A block of data:

________________________________________

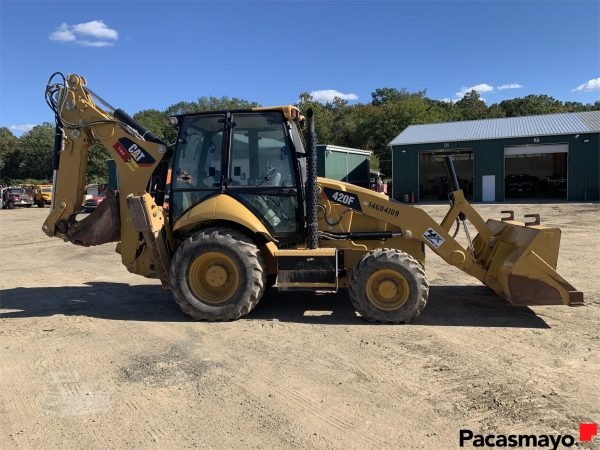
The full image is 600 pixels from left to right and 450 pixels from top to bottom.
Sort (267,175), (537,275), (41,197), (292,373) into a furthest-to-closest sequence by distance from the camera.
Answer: (41,197) < (267,175) < (537,275) < (292,373)

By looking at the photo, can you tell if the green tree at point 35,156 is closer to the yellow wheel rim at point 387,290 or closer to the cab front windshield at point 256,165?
the cab front windshield at point 256,165

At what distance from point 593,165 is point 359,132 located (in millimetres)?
27753

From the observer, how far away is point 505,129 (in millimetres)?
30375

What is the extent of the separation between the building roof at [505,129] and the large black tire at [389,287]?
2572 centimetres

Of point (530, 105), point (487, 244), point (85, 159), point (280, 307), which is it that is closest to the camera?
point (487, 244)

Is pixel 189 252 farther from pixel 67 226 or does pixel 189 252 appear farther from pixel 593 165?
pixel 593 165

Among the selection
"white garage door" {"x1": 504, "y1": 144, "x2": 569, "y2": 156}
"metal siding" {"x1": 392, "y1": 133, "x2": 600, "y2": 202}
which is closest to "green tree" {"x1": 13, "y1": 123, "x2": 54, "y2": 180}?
"metal siding" {"x1": 392, "y1": 133, "x2": 600, "y2": 202}

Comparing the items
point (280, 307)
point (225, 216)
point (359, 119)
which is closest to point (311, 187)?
point (225, 216)

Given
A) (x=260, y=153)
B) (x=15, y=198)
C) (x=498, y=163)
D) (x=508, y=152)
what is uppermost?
(x=508, y=152)

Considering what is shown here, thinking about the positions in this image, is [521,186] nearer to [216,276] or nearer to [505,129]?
[505,129]

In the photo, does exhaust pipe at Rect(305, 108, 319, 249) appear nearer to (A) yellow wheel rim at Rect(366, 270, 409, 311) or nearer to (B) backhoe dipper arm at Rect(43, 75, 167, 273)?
(A) yellow wheel rim at Rect(366, 270, 409, 311)

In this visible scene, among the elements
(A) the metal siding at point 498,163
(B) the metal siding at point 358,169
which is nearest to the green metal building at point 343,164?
(B) the metal siding at point 358,169

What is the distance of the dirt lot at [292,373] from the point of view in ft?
11.4

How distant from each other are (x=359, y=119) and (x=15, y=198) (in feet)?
121
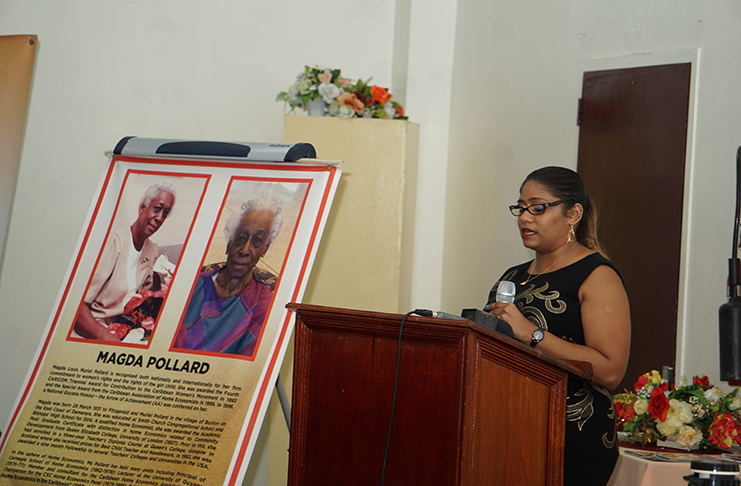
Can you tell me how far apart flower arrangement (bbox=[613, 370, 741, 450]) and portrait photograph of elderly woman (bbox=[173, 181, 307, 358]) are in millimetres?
1314

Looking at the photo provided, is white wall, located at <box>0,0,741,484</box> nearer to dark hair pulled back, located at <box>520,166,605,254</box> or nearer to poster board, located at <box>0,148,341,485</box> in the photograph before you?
dark hair pulled back, located at <box>520,166,605,254</box>

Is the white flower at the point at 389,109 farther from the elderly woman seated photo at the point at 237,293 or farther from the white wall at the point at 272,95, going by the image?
the elderly woman seated photo at the point at 237,293

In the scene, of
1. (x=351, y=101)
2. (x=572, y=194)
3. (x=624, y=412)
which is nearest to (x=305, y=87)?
(x=351, y=101)

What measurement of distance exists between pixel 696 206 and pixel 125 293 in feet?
7.69

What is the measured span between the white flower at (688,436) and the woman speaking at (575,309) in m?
0.45

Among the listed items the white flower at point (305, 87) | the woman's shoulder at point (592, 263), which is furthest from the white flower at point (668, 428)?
the white flower at point (305, 87)

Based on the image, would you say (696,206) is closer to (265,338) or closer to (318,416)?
(265,338)

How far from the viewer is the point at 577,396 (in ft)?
5.98

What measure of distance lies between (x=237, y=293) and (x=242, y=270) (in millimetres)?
84

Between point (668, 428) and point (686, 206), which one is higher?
point (686, 206)

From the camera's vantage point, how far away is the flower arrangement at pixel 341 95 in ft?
11.3

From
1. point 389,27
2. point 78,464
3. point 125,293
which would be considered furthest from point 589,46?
point 78,464

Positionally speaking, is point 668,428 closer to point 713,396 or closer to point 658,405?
point 658,405

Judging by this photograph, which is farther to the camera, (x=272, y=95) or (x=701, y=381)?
(x=272, y=95)
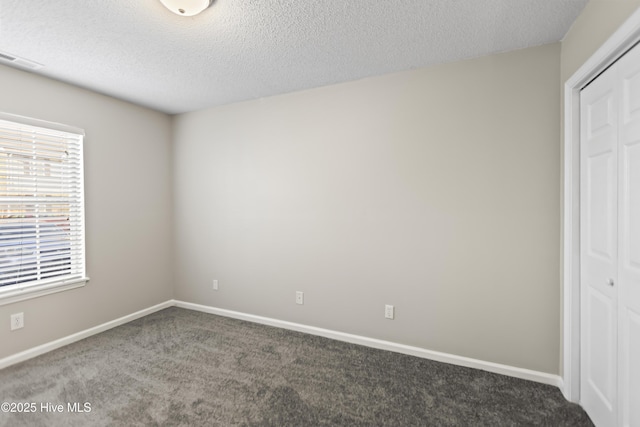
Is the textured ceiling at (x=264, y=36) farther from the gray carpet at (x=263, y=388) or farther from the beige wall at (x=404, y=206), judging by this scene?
the gray carpet at (x=263, y=388)

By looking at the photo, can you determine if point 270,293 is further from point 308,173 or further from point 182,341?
point 308,173

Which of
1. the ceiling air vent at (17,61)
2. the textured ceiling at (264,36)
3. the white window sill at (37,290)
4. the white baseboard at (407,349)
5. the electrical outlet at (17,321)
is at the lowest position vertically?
the white baseboard at (407,349)

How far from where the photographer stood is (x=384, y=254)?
9.04 ft

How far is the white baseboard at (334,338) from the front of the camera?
7.48 feet

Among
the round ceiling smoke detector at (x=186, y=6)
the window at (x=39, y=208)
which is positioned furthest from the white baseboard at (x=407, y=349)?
the round ceiling smoke detector at (x=186, y=6)

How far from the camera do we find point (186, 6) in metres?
1.71

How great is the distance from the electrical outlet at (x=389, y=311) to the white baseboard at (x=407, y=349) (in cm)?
23

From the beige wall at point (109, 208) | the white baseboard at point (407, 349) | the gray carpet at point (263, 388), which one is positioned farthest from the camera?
the beige wall at point (109, 208)

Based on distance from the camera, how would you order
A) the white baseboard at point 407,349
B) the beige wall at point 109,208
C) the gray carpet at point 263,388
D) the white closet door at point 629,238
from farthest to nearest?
the beige wall at point 109,208 < the white baseboard at point 407,349 < the gray carpet at point 263,388 < the white closet door at point 629,238

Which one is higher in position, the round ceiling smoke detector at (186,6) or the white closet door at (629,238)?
the round ceiling smoke detector at (186,6)

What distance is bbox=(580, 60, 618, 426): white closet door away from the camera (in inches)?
64.2

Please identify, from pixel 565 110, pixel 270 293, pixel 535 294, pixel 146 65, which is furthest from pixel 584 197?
pixel 146 65

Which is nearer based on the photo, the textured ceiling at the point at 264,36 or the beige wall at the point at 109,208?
the textured ceiling at the point at 264,36

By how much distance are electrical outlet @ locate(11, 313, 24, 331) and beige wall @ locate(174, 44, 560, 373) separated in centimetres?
163
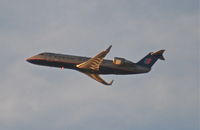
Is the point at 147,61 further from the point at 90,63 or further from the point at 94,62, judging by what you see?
the point at 90,63

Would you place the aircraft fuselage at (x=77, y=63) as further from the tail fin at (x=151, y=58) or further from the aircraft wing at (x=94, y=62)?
the tail fin at (x=151, y=58)

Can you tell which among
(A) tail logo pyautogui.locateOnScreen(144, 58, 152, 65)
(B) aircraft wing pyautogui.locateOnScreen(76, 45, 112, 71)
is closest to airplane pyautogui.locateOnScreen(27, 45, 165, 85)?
(B) aircraft wing pyautogui.locateOnScreen(76, 45, 112, 71)

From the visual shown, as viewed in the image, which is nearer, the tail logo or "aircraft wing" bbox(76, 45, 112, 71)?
"aircraft wing" bbox(76, 45, 112, 71)

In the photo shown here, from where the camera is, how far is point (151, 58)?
109812 millimetres

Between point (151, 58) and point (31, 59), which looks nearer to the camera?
point (31, 59)

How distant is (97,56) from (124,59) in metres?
6.75

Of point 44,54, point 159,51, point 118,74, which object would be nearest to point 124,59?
point 118,74

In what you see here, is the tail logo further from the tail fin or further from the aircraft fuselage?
the aircraft fuselage

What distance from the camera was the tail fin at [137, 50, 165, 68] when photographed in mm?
109000

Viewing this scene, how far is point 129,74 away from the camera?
344ft

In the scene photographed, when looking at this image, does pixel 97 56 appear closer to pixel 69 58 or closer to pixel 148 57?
pixel 69 58

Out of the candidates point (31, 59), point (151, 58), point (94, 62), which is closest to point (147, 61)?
point (151, 58)

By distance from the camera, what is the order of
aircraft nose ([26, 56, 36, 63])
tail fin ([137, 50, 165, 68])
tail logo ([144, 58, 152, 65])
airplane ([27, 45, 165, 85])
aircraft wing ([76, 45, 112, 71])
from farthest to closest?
tail logo ([144, 58, 152, 65])
tail fin ([137, 50, 165, 68])
aircraft nose ([26, 56, 36, 63])
airplane ([27, 45, 165, 85])
aircraft wing ([76, 45, 112, 71])

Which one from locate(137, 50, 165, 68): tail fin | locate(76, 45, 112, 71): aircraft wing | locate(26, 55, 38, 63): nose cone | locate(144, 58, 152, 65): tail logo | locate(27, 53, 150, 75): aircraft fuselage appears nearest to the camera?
locate(76, 45, 112, 71): aircraft wing
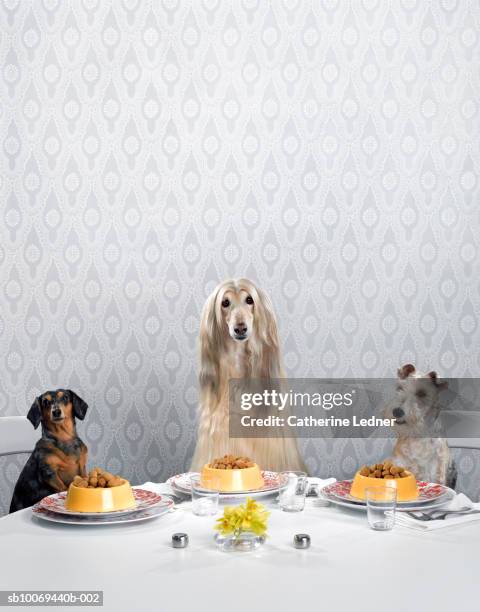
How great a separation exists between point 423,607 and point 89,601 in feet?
1.74

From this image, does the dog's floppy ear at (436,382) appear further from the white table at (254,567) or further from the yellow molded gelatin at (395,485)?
the white table at (254,567)

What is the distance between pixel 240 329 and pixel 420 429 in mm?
706

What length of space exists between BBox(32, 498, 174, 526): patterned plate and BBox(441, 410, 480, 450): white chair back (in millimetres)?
1296

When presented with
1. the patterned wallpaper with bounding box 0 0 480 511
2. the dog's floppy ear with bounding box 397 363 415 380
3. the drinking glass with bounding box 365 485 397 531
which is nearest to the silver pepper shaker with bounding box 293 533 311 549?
the drinking glass with bounding box 365 485 397 531

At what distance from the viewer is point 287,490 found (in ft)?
5.54

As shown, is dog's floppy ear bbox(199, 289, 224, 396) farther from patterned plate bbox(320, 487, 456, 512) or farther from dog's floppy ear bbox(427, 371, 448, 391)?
patterned plate bbox(320, 487, 456, 512)

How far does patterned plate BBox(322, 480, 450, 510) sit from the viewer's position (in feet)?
5.39

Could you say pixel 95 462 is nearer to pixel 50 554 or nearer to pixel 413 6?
pixel 50 554

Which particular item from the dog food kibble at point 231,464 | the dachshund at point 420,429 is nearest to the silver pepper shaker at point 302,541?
the dog food kibble at point 231,464

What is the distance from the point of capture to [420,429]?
2229mm

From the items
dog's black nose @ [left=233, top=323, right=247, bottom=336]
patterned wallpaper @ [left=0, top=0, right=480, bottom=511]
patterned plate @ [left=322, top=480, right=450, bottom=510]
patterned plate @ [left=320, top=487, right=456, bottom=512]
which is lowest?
patterned plate @ [left=320, top=487, right=456, bottom=512]

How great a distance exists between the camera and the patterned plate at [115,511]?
154cm

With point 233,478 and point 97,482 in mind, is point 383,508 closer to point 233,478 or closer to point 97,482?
point 233,478

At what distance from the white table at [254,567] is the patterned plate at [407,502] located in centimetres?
10
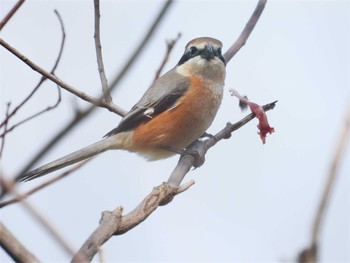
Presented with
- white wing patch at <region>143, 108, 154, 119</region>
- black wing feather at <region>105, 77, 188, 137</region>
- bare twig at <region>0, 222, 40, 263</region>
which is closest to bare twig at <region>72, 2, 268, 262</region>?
bare twig at <region>0, 222, 40, 263</region>

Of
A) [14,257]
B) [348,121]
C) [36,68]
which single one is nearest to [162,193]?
[36,68]

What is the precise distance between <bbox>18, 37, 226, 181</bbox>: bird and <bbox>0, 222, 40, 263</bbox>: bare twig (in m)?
4.16

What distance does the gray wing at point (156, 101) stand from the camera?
18.4 feet

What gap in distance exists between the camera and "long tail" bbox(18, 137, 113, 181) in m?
4.45

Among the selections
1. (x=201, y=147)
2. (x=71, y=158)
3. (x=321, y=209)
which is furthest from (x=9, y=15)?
(x=201, y=147)

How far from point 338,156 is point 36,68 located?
3.42m

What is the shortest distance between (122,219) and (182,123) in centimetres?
287

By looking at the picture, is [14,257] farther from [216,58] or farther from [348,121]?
[216,58]

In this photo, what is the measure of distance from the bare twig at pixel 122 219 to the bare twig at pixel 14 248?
35.9 inches

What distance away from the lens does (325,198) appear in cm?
88

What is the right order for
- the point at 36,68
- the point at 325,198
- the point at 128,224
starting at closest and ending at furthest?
the point at 325,198 → the point at 128,224 → the point at 36,68

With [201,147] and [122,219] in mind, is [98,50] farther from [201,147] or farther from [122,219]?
[122,219]

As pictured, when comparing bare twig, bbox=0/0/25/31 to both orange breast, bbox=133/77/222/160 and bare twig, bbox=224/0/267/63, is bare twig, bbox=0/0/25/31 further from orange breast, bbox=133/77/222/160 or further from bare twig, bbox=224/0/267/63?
bare twig, bbox=224/0/267/63

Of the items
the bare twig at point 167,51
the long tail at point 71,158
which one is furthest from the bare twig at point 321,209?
the long tail at point 71,158
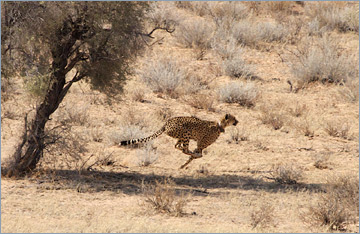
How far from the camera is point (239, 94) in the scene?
1597 centimetres

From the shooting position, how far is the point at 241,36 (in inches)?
834

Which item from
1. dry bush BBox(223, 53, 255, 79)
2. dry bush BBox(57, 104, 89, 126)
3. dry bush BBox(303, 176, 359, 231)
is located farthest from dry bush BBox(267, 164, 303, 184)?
dry bush BBox(223, 53, 255, 79)

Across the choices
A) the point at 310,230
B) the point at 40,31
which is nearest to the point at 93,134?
the point at 40,31

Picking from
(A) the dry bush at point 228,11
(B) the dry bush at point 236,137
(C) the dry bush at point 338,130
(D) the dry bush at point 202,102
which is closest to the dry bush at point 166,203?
(B) the dry bush at point 236,137

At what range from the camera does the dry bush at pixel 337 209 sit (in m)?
8.33

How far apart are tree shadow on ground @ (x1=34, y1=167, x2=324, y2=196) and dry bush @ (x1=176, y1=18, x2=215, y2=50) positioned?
9635 mm

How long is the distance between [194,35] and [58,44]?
10.8 metres

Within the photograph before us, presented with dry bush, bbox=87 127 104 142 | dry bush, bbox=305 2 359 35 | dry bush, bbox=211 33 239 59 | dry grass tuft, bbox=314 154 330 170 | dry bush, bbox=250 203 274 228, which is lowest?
dry grass tuft, bbox=314 154 330 170

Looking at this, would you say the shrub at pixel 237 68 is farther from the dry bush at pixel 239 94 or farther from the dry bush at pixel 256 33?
the dry bush at pixel 256 33

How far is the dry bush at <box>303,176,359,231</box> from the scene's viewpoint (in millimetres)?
8328

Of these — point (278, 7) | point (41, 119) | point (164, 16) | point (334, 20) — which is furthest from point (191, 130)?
point (278, 7)

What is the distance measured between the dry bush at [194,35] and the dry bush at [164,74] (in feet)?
6.00

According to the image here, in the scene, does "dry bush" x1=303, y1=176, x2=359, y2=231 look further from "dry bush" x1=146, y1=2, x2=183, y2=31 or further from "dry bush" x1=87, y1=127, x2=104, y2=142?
"dry bush" x1=146, y1=2, x2=183, y2=31

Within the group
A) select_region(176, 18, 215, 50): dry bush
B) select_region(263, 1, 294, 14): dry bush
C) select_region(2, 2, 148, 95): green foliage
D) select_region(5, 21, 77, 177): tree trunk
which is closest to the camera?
select_region(2, 2, 148, 95): green foliage
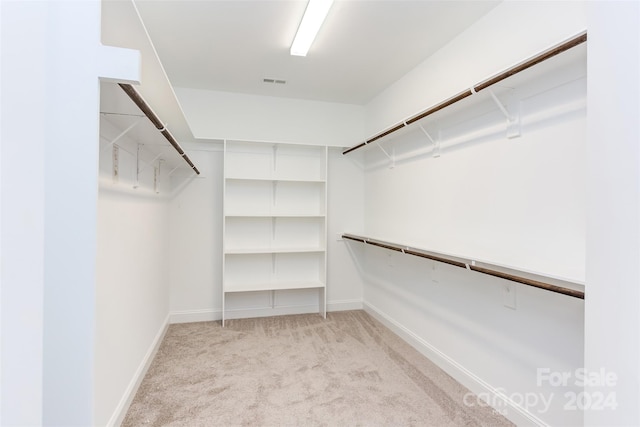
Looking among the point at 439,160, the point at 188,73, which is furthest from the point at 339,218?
the point at 188,73

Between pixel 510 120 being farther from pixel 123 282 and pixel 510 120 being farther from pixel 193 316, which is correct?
pixel 193 316

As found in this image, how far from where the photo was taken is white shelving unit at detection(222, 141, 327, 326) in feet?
12.3

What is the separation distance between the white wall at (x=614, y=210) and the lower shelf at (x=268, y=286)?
2.89 metres

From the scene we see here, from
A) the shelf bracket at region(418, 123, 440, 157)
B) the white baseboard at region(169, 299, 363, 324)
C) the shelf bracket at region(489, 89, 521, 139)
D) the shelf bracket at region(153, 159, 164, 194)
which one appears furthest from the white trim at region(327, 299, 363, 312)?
the shelf bracket at region(489, 89, 521, 139)

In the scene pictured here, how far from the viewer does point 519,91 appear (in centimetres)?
190

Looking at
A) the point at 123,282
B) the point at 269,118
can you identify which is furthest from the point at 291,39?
the point at 123,282

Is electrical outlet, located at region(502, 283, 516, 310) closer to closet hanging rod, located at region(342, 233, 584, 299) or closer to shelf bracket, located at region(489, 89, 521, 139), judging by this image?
closet hanging rod, located at region(342, 233, 584, 299)

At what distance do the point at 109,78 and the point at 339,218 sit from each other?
336 centimetres

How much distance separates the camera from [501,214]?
2.03 m

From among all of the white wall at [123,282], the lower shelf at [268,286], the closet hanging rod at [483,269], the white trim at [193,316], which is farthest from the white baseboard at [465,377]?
the white wall at [123,282]

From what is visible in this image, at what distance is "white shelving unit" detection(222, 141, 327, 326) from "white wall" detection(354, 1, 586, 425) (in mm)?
1169

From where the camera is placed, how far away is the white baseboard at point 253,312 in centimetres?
364

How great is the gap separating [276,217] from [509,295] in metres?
2.54

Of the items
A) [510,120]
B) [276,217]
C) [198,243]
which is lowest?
[198,243]
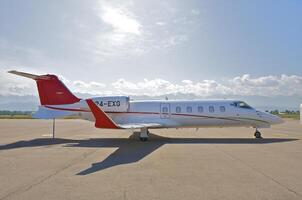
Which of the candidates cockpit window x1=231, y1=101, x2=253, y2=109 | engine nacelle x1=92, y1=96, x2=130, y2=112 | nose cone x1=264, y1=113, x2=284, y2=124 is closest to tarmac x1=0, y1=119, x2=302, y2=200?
nose cone x1=264, y1=113, x2=284, y2=124

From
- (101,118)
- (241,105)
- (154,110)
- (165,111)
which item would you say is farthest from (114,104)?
(241,105)

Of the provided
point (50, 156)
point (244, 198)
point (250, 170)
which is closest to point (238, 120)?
point (250, 170)

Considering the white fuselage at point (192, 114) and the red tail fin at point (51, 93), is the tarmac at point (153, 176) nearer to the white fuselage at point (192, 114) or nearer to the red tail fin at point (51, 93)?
the white fuselage at point (192, 114)

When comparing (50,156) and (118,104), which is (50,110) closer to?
(118,104)

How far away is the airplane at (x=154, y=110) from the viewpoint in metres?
20.3

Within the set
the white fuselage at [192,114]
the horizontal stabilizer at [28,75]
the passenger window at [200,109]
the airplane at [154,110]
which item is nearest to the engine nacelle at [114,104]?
the airplane at [154,110]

________________________________________

● **TASK BRIEF**:
Reproduce the material exactly, starting at the line that contains "Considering the white" and ending with the last line of the material.

● **SOLUTION FOR THIS TASK**:
Considering the white fuselage at point (192, 114) and the red tail fin at point (51, 93), is the tarmac at point (153, 176) nearer to the white fuselage at point (192, 114) or nearer to the red tail fin at point (51, 93)?
the white fuselage at point (192, 114)

When comparing (50,156) and (118,104), which is (50,110) closer to?
(118,104)

How far away is the airplane at (x=154, y=110) from the viewpoint in metres?
20.3

Within the set
the white fuselage at [192,114]
the horizontal stabilizer at [28,75]
the passenger window at [200,109]
the airplane at [154,110]
which item is nearest to the engine nacelle at [114,104]?
the airplane at [154,110]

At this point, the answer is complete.